** Opening Provided entries block **

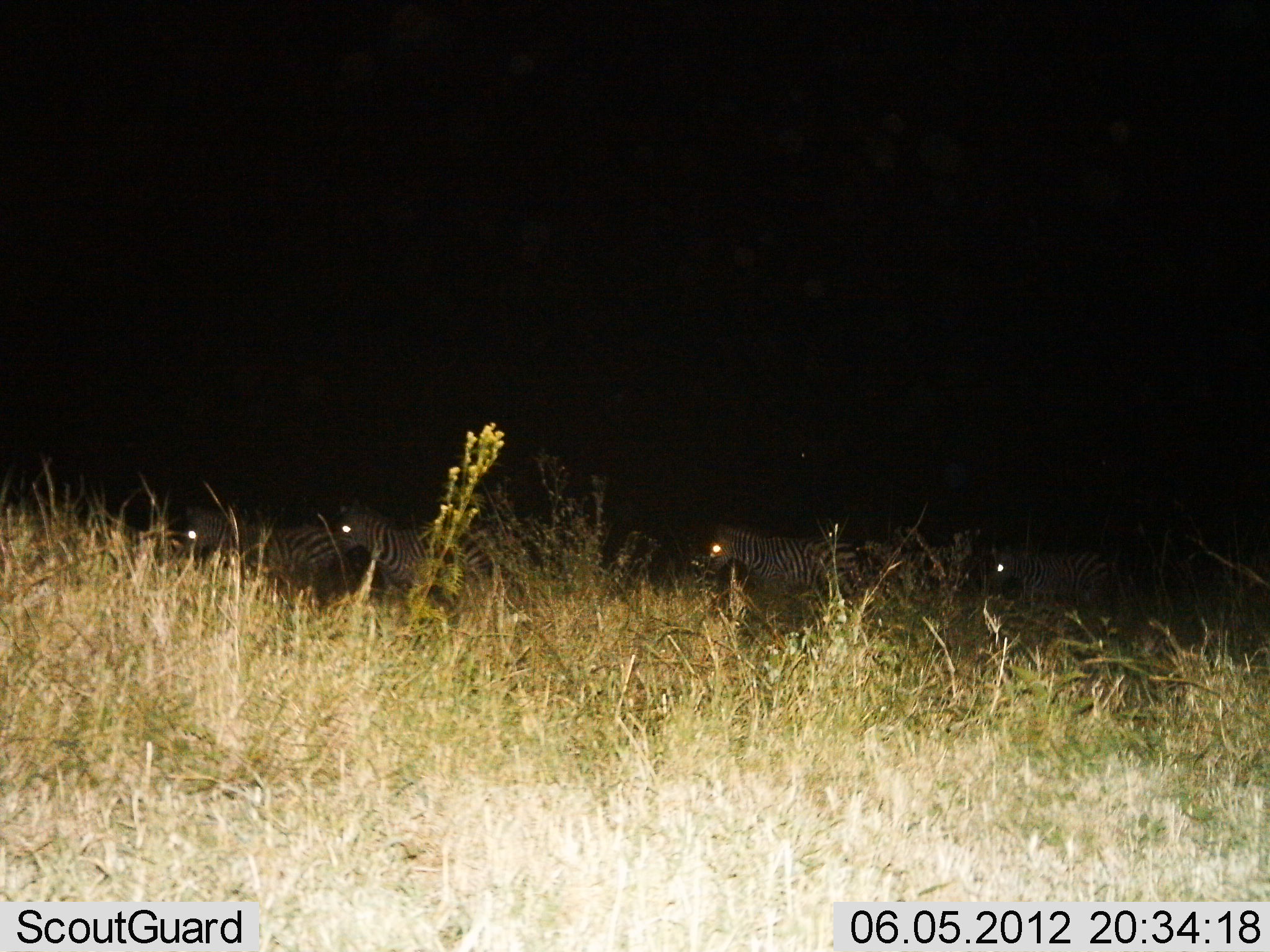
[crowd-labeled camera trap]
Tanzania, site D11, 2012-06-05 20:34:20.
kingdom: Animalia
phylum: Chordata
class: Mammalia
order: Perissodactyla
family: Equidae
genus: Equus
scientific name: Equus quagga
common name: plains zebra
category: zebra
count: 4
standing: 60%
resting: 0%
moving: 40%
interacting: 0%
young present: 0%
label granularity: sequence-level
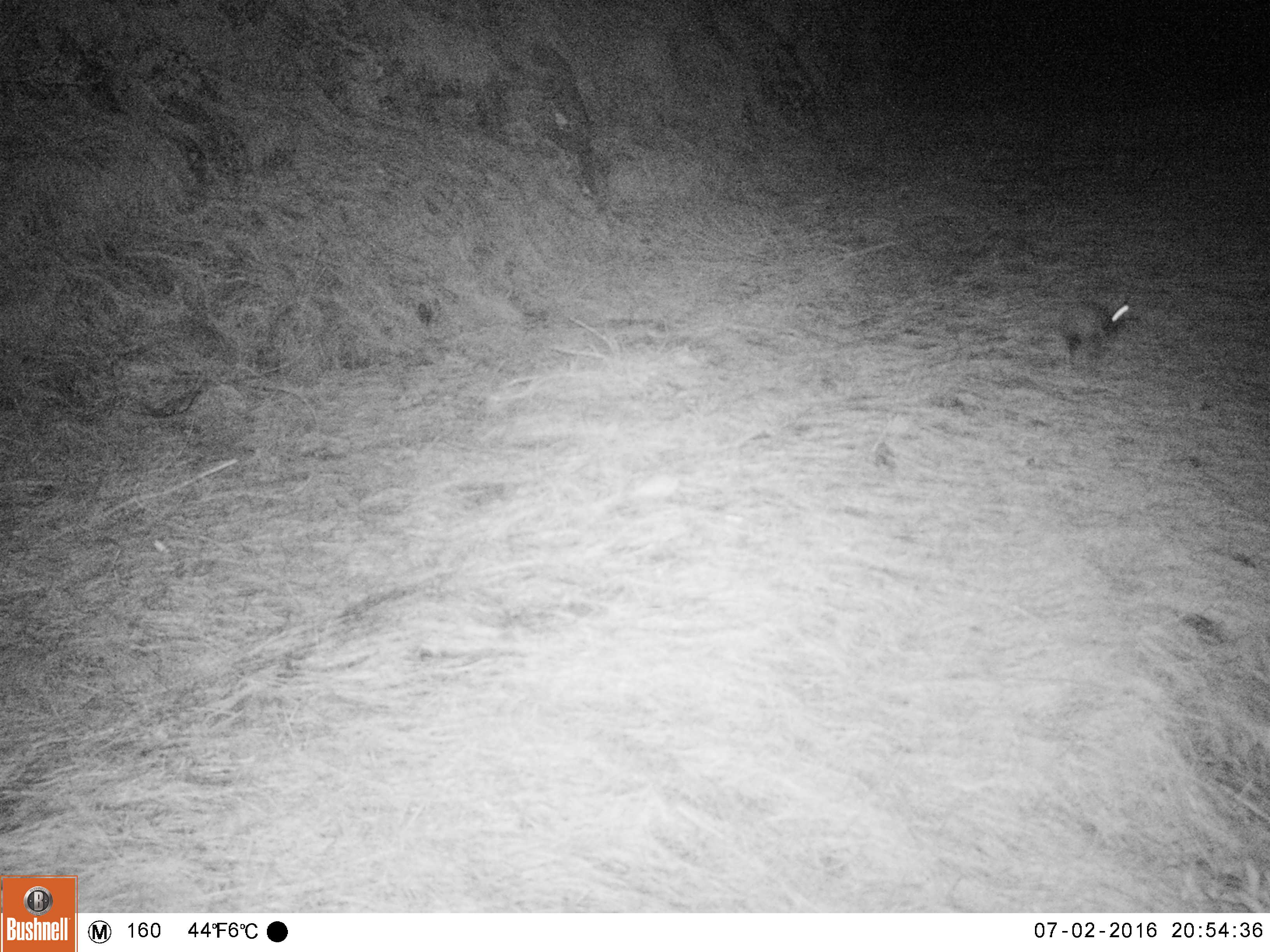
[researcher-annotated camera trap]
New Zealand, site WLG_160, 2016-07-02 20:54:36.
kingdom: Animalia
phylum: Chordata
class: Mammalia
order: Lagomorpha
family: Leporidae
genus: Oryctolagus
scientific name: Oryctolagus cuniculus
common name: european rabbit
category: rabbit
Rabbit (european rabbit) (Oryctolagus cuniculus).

** Closing Provided entries block **

Using the listing above, print the line containing "New Zealand, site" and every line after it exactly, up to and including the last.

■ **Response to the exercise**
New Zealand, site WLG_160, 2016-07-02 20:54:36.
kingdom: Animalia
phylum: Chordata
class: Mammalia
order: Lagomorpha
family: Leporidae
genus: Oryctolagus
scientific name: Oryctolagus cuniculus
common name: european rabbit
category: rabbit
Rabbit (european rabbit) (Oryctolagus cuniculus).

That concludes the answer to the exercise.